- [TEXT SEGMENT]

---------------

Tuesday, November 17, 2009

A great find!



The Open Books store opens this Saturday in Chicago!  If you don't know already, I am a marketing intern at this fabulous literacy organization.  It's great, but it's definitely different than the corporate world :-)   For example, we have to move all our own furniture, which would be a big no-no at either of my old jobs.  But, on a positive note, I am no longer doing accounting and am working towards my career goal of getting into marketing for non-profits.  So, a very good experience!

---------------

Saved entries:
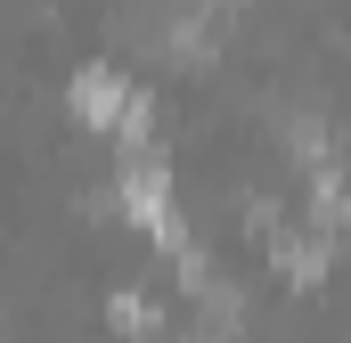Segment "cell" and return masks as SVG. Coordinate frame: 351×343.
<instances>
[{
  "label": "cell",
  "mask_w": 351,
  "mask_h": 343,
  "mask_svg": "<svg viewBox=\"0 0 351 343\" xmlns=\"http://www.w3.org/2000/svg\"><path fill=\"white\" fill-rule=\"evenodd\" d=\"M74 115H82L90 131H114V139H139L147 131V98L123 82V74H106V66L74 74Z\"/></svg>",
  "instance_id": "obj_1"
},
{
  "label": "cell",
  "mask_w": 351,
  "mask_h": 343,
  "mask_svg": "<svg viewBox=\"0 0 351 343\" xmlns=\"http://www.w3.org/2000/svg\"><path fill=\"white\" fill-rule=\"evenodd\" d=\"M123 204L156 229V246H180V221H172V196H164V164H156V156L123 164Z\"/></svg>",
  "instance_id": "obj_2"
},
{
  "label": "cell",
  "mask_w": 351,
  "mask_h": 343,
  "mask_svg": "<svg viewBox=\"0 0 351 343\" xmlns=\"http://www.w3.org/2000/svg\"><path fill=\"white\" fill-rule=\"evenodd\" d=\"M114 327H123V335H156V311H147L139 294H123V303H114Z\"/></svg>",
  "instance_id": "obj_3"
}]
</instances>
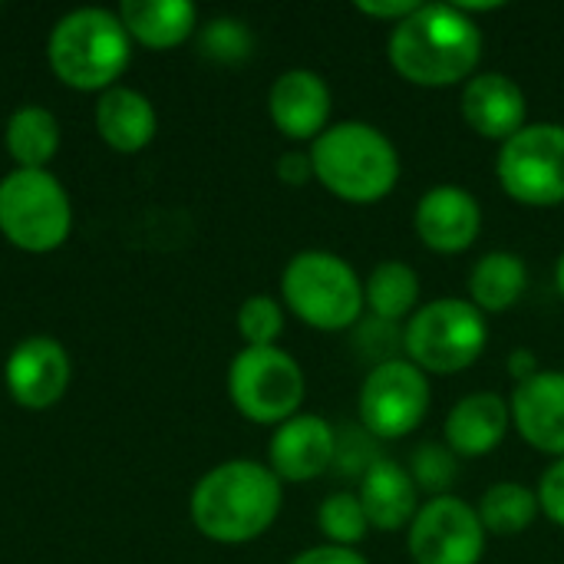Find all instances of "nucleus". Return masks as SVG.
<instances>
[{"mask_svg": "<svg viewBox=\"0 0 564 564\" xmlns=\"http://www.w3.org/2000/svg\"><path fill=\"white\" fill-rule=\"evenodd\" d=\"M198 50H202L208 59H218V63H241V59L251 56L254 36H251V30H248L241 20L218 17V20H212V23L202 30Z\"/></svg>", "mask_w": 564, "mask_h": 564, "instance_id": "obj_29", "label": "nucleus"}, {"mask_svg": "<svg viewBox=\"0 0 564 564\" xmlns=\"http://www.w3.org/2000/svg\"><path fill=\"white\" fill-rule=\"evenodd\" d=\"M496 178L502 192L529 208L564 205V126L529 122L499 145Z\"/></svg>", "mask_w": 564, "mask_h": 564, "instance_id": "obj_9", "label": "nucleus"}, {"mask_svg": "<svg viewBox=\"0 0 564 564\" xmlns=\"http://www.w3.org/2000/svg\"><path fill=\"white\" fill-rule=\"evenodd\" d=\"M304 393V370L281 347H245L228 367V397L235 410L251 423H288L301 413Z\"/></svg>", "mask_w": 564, "mask_h": 564, "instance_id": "obj_8", "label": "nucleus"}, {"mask_svg": "<svg viewBox=\"0 0 564 564\" xmlns=\"http://www.w3.org/2000/svg\"><path fill=\"white\" fill-rule=\"evenodd\" d=\"M317 529L327 539V545L357 549L370 535L367 512L357 499V492H334L317 509Z\"/></svg>", "mask_w": 564, "mask_h": 564, "instance_id": "obj_26", "label": "nucleus"}, {"mask_svg": "<svg viewBox=\"0 0 564 564\" xmlns=\"http://www.w3.org/2000/svg\"><path fill=\"white\" fill-rule=\"evenodd\" d=\"M73 228L69 195L46 169H13L0 182V235L30 254L56 251Z\"/></svg>", "mask_w": 564, "mask_h": 564, "instance_id": "obj_7", "label": "nucleus"}, {"mask_svg": "<svg viewBox=\"0 0 564 564\" xmlns=\"http://www.w3.org/2000/svg\"><path fill=\"white\" fill-rule=\"evenodd\" d=\"M539 509H542V516L552 522V525H558L564 529V459H555L549 469H545V476L539 479Z\"/></svg>", "mask_w": 564, "mask_h": 564, "instance_id": "obj_30", "label": "nucleus"}, {"mask_svg": "<svg viewBox=\"0 0 564 564\" xmlns=\"http://www.w3.org/2000/svg\"><path fill=\"white\" fill-rule=\"evenodd\" d=\"M535 373H542L539 357L532 350H525V347L512 350V357H509V377H516V387L525 383V380H532Z\"/></svg>", "mask_w": 564, "mask_h": 564, "instance_id": "obj_34", "label": "nucleus"}, {"mask_svg": "<svg viewBox=\"0 0 564 564\" xmlns=\"http://www.w3.org/2000/svg\"><path fill=\"white\" fill-rule=\"evenodd\" d=\"M281 297L288 311L324 334L354 330L364 321V281L350 261L334 251H301L284 264Z\"/></svg>", "mask_w": 564, "mask_h": 564, "instance_id": "obj_5", "label": "nucleus"}, {"mask_svg": "<svg viewBox=\"0 0 564 564\" xmlns=\"http://www.w3.org/2000/svg\"><path fill=\"white\" fill-rule=\"evenodd\" d=\"M555 288H558V294L564 297V251L558 254V261H555Z\"/></svg>", "mask_w": 564, "mask_h": 564, "instance_id": "obj_35", "label": "nucleus"}, {"mask_svg": "<svg viewBox=\"0 0 564 564\" xmlns=\"http://www.w3.org/2000/svg\"><path fill=\"white\" fill-rule=\"evenodd\" d=\"M119 20L132 40L149 50H172L195 33L198 10L188 0H126Z\"/></svg>", "mask_w": 564, "mask_h": 564, "instance_id": "obj_20", "label": "nucleus"}, {"mask_svg": "<svg viewBox=\"0 0 564 564\" xmlns=\"http://www.w3.org/2000/svg\"><path fill=\"white\" fill-rule=\"evenodd\" d=\"M334 96L321 73L314 69H288L274 79L268 93V112L278 132L294 142H314L330 126Z\"/></svg>", "mask_w": 564, "mask_h": 564, "instance_id": "obj_16", "label": "nucleus"}, {"mask_svg": "<svg viewBox=\"0 0 564 564\" xmlns=\"http://www.w3.org/2000/svg\"><path fill=\"white\" fill-rule=\"evenodd\" d=\"M152 102L126 86H112L96 102V129L116 152H139L155 139Z\"/></svg>", "mask_w": 564, "mask_h": 564, "instance_id": "obj_21", "label": "nucleus"}, {"mask_svg": "<svg viewBox=\"0 0 564 564\" xmlns=\"http://www.w3.org/2000/svg\"><path fill=\"white\" fill-rule=\"evenodd\" d=\"M337 459V430L317 413H297L274 426L268 443V469L281 482H314Z\"/></svg>", "mask_w": 564, "mask_h": 564, "instance_id": "obj_13", "label": "nucleus"}, {"mask_svg": "<svg viewBox=\"0 0 564 564\" xmlns=\"http://www.w3.org/2000/svg\"><path fill=\"white\" fill-rule=\"evenodd\" d=\"M529 291V268L512 251H489L469 271V301L482 314H502Z\"/></svg>", "mask_w": 564, "mask_h": 564, "instance_id": "obj_22", "label": "nucleus"}, {"mask_svg": "<svg viewBox=\"0 0 564 564\" xmlns=\"http://www.w3.org/2000/svg\"><path fill=\"white\" fill-rule=\"evenodd\" d=\"M281 479L251 459H231L208 469L192 489V522L218 545L261 539L281 516Z\"/></svg>", "mask_w": 564, "mask_h": 564, "instance_id": "obj_2", "label": "nucleus"}, {"mask_svg": "<svg viewBox=\"0 0 564 564\" xmlns=\"http://www.w3.org/2000/svg\"><path fill=\"white\" fill-rule=\"evenodd\" d=\"M46 56L59 83L83 93H106L132 59V36L126 33L119 13L83 7L53 26Z\"/></svg>", "mask_w": 564, "mask_h": 564, "instance_id": "obj_4", "label": "nucleus"}, {"mask_svg": "<svg viewBox=\"0 0 564 564\" xmlns=\"http://www.w3.org/2000/svg\"><path fill=\"white\" fill-rule=\"evenodd\" d=\"M416 7H420V0H380V3L377 0H357L354 3L357 13H364L370 20H380V23H390V26L403 23Z\"/></svg>", "mask_w": 564, "mask_h": 564, "instance_id": "obj_31", "label": "nucleus"}, {"mask_svg": "<svg viewBox=\"0 0 564 564\" xmlns=\"http://www.w3.org/2000/svg\"><path fill=\"white\" fill-rule=\"evenodd\" d=\"M56 145L59 126L50 109L20 106L7 119V152L17 162V169H46V162L56 155Z\"/></svg>", "mask_w": 564, "mask_h": 564, "instance_id": "obj_25", "label": "nucleus"}, {"mask_svg": "<svg viewBox=\"0 0 564 564\" xmlns=\"http://www.w3.org/2000/svg\"><path fill=\"white\" fill-rule=\"evenodd\" d=\"M364 304L370 317L390 324H400L403 317L410 321L420 304V274L406 261H380L364 281Z\"/></svg>", "mask_w": 564, "mask_h": 564, "instance_id": "obj_23", "label": "nucleus"}, {"mask_svg": "<svg viewBox=\"0 0 564 564\" xmlns=\"http://www.w3.org/2000/svg\"><path fill=\"white\" fill-rule=\"evenodd\" d=\"M486 539L476 506L459 496L426 499L406 529L410 558L416 564H479Z\"/></svg>", "mask_w": 564, "mask_h": 564, "instance_id": "obj_11", "label": "nucleus"}, {"mask_svg": "<svg viewBox=\"0 0 564 564\" xmlns=\"http://www.w3.org/2000/svg\"><path fill=\"white\" fill-rule=\"evenodd\" d=\"M430 403H433L430 377L416 364L400 357L370 367V373L360 383L357 416L367 436L393 443V440H406L423 426Z\"/></svg>", "mask_w": 564, "mask_h": 564, "instance_id": "obj_10", "label": "nucleus"}, {"mask_svg": "<svg viewBox=\"0 0 564 564\" xmlns=\"http://www.w3.org/2000/svg\"><path fill=\"white\" fill-rule=\"evenodd\" d=\"M489 344V317L466 297H436L406 321L403 357L426 377L469 370Z\"/></svg>", "mask_w": 564, "mask_h": 564, "instance_id": "obj_6", "label": "nucleus"}, {"mask_svg": "<svg viewBox=\"0 0 564 564\" xmlns=\"http://www.w3.org/2000/svg\"><path fill=\"white\" fill-rule=\"evenodd\" d=\"M486 36L456 3H420L390 30L387 56L397 76L423 89L466 86L479 73Z\"/></svg>", "mask_w": 564, "mask_h": 564, "instance_id": "obj_1", "label": "nucleus"}, {"mask_svg": "<svg viewBox=\"0 0 564 564\" xmlns=\"http://www.w3.org/2000/svg\"><path fill=\"white\" fill-rule=\"evenodd\" d=\"M459 109H463L466 126L476 135L492 139L499 145L529 126V99L522 86L509 73H499V69L476 73L463 86Z\"/></svg>", "mask_w": 564, "mask_h": 564, "instance_id": "obj_14", "label": "nucleus"}, {"mask_svg": "<svg viewBox=\"0 0 564 564\" xmlns=\"http://www.w3.org/2000/svg\"><path fill=\"white\" fill-rule=\"evenodd\" d=\"M357 499L367 512L370 529L377 532H403L410 529V522L420 512V489L410 476V469L397 459H377L364 476H360V489Z\"/></svg>", "mask_w": 564, "mask_h": 564, "instance_id": "obj_19", "label": "nucleus"}, {"mask_svg": "<svg viewBox=\"0 0 564 564\" xmlns=\"http://www.w3.org/2000/svg\"><path fill=\"white\" fill-rule=\"evenodd\" d=\"M509 426V400L496 390H476L449 410L443 423V443L453 449L456 459H482L506 443Z\"/></svg>", "mask_w": 564, "mask_h": 564, "instance_id": "obj_18", "label": "nucleus"}, {"mask_svg": "<svg viewBox=\"0 0 564 564\" xmlns=\"http://www.w3.org/2000/svg\"><path fill=\"white\" fill-rule=\"evenodd\" d=\"M238 334L248 347H274L284 334V307L268 294L248 297L238 307Z\"/></svg>", "mask_w": 564, "mask_h": 564, "instance_id": "obj_28", "label": "nucleus"}, {"mask_svg": "<svg viewBox=\"0 0 564 564\" xmlns=\"http://www.w3.org/2000/svg\"><path fill=\"white\" fill-rule=\"evenodd\" d=\"M486 535H499V539H512L522 535L535 525V519L542 516L539 509V492L522 486V482H496L482 492L479 506H476Z\"/></svg>", "mask_w": 564, "mask_h": 564, "instance_id": "obj_24", "label": "nucleus"}, {"mask_svg": "<svg viewBox=\"0 0 564 564\" xmlns=\"http://www.w3.org/2000/svg\"><path fill=\"white\" fill-rule=\"evenodd\" d=\"M406 469H410L420 492H426L430 499H440V496H453L449 489L456 486L459 459L453 456V449L446 443H423L410 456Z\"/></svg>", "mask_w": 564, "mask_h": 564, "instance_id": "obj_27", "label": "nucleus"}, {"mask_svg": "<svg viewBox=\"0 0 564 564\" xmlns=\"http://www.w3.org/2000/svg\"><path fill=\"white\" fill-rule=\"evenodd\" d=\"M509 406L512 426L532 449L564 459V370H542L519 383Z\"/></svg>", "mask_w": 564, "mask_h": 564, "instance_id": "obj_17", "label": "nucleus"}, {"mask_svg": "<svg viewBox=\"0 0 564 564\" xmlns=\"http://www.w3.org/2000/svg\"><path fill=\"white\" fill-rule=\"evenodd\" d=\"M307 152L314 162V182L347 205H377L400 185V152L393 139L370 122H334Z\"/></svg>", "mask_w": 564, "mask_h": 564, "instance_id": "obj_3", "label": "nucleus"}, {"mask_svg": "<svg viewBox=\"0 0 564 564\" xmlns=\"http://www.w3.org/2000/svg\"><path fill=\"white\" fill-rule=\"evenodd\" d=\"M10 397L26 410H46L59 403L69 387V357L53 337H26L13 347L3 370Z\"/></svg>", "mask_w": 564, "mask_h": 564, "instance_id": "obj_15", "label": "nucleus"}, {"mask_svg": "<svg viewBox=\"0 0 564 564\" xmlns=\"http://www.w3.org/2000/svg\"><path fill=\"white\" fill-rule=\"evenodd\" d=\"M291 564H370L357 549H340V545H314L307 552H301Z\"/></svg>", "mask_w": 564, "mask_h": 564, "instance_id": "obj_32", "label": "nucleus"}, {"mask_svg": "<svg viewBox=\"0 0 564 564\" xmlns=\"http://www.w3.org/2000/svg\"><path fill=\"white\" fill-rule=\"evenodd\" d=\"M413 228L423 248L436 254H463L482 235V208L476 195L459 185H433L416 202Z\"/></svg>", "mask_w": 564, "mask_h": 564, "instance_id": "obj_12", "label": "nucleus"}, {"mask_svg": "<svg viewBox=\"0 0 564 564\" xmlns=\"http://www.w3.org/2000/svg\"><path fill=\"white\" fill-rule=\"evenodd\" d=\"M278 178H281L284 185H294V188L307 185V182L314 178L311 152H284V155L278 159Z\"/></svg>", "mask_w": 564, "mask_h": 564, "instance_id": "obj_33", "label": "nucleus"}]
</instances>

---------------

- [WORK TO COMPLETE]
A - In the blog post, where is the Open Books store opening?
B - Decide whether each statement agrees with the blog post: (i) The writer works as a marketing intern at Open Books. (ii) The writer still handles accounting in the current role. (iii) Moving furniture was acceptable at the writer's previous jobs.
C - Pick up the blog post about the Open Books store after its final sentence and keep writing.
The listing has nothing to do with the blog post.

- [RESULTS FOR THE EXERCISE]
A - In Chicago.

B -
(i) Yes: "I am a marketing intern at this fabulous literacy organization."
(ii) No: "I am no longer doing accounting."
(iii) No: "which would be a big no-no at either of my old jobs."

C -
Anyway, as the store is opening so soon, all of us are spending a great deal of time downstairs shelving books.  There are some authors whom I always scan bookshelves in libraries and bookstores for.  It usually disappoints me not to see anything by those authors, but if I do- then I feel really, really happy and the bookstore or library goes up significantly in my estimation.  One of those authors is Lindsay Davis, though I don't know why as I think I own all Davis' books.  Another is Teresa Edgerton, who writes very hard-to-find fantasy novels.  Another is Guy Gavriel Kay, who also writes fantasy novels, my favorite being The Lions of Al-Rassan

But the one I most look for is Georgette Heyer, the queen of Regency England.  Yes, she writes romance novels, but not the trashy kind.  She's so witty.  I adore her.  Any bookstore that sells her books has the Aarti seal of approval.

The Open Books store, therefore, has my stamp of approval.  Not only does it carry Heyer, but it has her books in hardcover!  Sadly, the most often-found Heyer hardcovers are Lady of Quality, Regency Buck and Charity Girl.  These are not on my list of favorite Heyers at all.  Regency Buck, in particular, I strongly dislike.  Both the hero and the heroine appall me.  Appall!  I can see why those are the books most often found on used bookstore shelves as, if I had to purge my book collection and somehow needed to decrease my 50+ volume Heyer collection, I'd get rid of those.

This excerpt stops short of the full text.